━━━━━ Data records ━━━━━

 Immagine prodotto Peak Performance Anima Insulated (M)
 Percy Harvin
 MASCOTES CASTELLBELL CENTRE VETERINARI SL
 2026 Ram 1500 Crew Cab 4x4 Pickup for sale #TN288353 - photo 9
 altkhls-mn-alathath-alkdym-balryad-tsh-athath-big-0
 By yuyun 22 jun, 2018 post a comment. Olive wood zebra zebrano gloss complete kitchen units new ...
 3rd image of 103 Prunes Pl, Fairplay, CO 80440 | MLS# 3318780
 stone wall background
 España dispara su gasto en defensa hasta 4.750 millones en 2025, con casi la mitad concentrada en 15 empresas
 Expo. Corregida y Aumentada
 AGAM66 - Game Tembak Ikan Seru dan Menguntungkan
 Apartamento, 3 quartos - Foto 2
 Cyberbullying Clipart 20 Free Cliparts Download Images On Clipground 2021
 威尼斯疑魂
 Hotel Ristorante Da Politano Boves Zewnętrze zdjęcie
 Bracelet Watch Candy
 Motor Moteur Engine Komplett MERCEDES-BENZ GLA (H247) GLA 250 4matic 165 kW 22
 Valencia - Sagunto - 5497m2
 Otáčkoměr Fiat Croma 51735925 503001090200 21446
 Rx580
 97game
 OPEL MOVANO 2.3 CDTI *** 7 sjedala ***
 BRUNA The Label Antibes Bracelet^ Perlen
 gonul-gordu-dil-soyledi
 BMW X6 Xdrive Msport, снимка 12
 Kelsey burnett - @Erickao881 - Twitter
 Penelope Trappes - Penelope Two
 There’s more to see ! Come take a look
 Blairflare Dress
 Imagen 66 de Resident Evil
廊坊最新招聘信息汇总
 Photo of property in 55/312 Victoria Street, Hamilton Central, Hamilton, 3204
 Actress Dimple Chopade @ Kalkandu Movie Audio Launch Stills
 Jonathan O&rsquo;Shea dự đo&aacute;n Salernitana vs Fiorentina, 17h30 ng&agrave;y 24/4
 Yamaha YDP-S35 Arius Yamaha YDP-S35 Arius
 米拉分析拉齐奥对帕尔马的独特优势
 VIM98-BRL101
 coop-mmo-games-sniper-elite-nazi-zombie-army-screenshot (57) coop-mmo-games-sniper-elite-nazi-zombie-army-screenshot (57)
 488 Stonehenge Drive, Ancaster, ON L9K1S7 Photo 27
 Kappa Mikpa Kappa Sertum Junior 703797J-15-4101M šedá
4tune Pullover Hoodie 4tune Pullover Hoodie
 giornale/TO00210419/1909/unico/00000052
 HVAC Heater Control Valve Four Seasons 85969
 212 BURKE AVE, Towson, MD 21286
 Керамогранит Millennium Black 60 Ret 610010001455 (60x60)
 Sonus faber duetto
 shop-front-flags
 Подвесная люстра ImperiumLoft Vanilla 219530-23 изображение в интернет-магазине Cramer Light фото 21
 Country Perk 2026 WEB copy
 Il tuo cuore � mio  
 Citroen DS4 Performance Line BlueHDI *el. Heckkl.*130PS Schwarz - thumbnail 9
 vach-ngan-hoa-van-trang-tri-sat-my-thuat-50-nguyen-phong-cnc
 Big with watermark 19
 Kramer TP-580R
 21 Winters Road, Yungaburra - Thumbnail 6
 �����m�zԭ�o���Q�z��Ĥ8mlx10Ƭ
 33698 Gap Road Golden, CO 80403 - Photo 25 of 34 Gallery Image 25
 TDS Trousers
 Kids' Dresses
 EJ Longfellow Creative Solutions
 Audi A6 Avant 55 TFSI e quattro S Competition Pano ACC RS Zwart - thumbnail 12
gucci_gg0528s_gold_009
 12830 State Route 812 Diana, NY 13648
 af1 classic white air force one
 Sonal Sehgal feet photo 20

━━━━━

- Task description -
Every line containing the string "Bracelet" is required; copy each such line from the data.

- Written solution -
 Bracelet Watch Candy
 BRUNA The Label Antibes Bracelet^ Perlen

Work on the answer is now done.